We have numerous directories that each contain 2 files, one of which is a hidden file. We want to remove all those directories and their contents that contain ONLY files that have a modification date older than 180 days. So, for example, if we have the following:

Dir1 Jan 1 2000
File1A Jan 1 2000
File1B Jan 1 2000
Dir2 Jan 1 2000
File2A Jan 1 2014
File2B Jan 1 2014
Dir3 Jan 1 2000
File3A Jan 1 2014
File3B Jan 1 2000

I need a command that will remove only Dir1 and all of its contents including the hidden file. Dir2 and Dir 3 would remain untouched because each contain at least one file that is NEWER than 180 days ago.

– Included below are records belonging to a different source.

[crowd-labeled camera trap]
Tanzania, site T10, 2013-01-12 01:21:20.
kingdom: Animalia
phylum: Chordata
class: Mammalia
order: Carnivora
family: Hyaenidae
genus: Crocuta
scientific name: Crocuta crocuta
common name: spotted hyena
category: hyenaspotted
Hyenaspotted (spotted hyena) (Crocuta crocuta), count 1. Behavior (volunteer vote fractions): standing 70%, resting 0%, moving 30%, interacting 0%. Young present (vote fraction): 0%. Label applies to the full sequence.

I've played around with listing those directories that contain a newer file but I couldn't find an "inverse" command that would then remove all the "other" directories.

Thanks in advance for your help!
OK. First, some basic questions.
Why?
-Is it to save space on your hard drive?
- Is it to reduce visual clutter?
- Does it affect the logic of a process?
Also, you have enough drive space to allow temporary storage?
Are you sure a bash command is the best method for you?
- Some users would use visual INTERFACE, but you can do it in the terminal mode swith a few commands
We assume you have a backup plan already in place.
As for me, I am lazy and do not like to make bad mistakes. So I would make the computer do the work. So this is what I do in case I want to zap just old files.

Make a sibling directory named 'temp'. (A sibling is a directory alongside the working you use.)
COPY all new files and directories to the 'teemp' directory.
(In Windows you would use Xcopy. In Linux you might use 'cp' or another utility.

Next, if all goes well, delete all in the working directory.
Last step is move contents of the temp dir working dir.
This can be don E one step at a time and you can view the progress.

Others here can find a more elegant solution.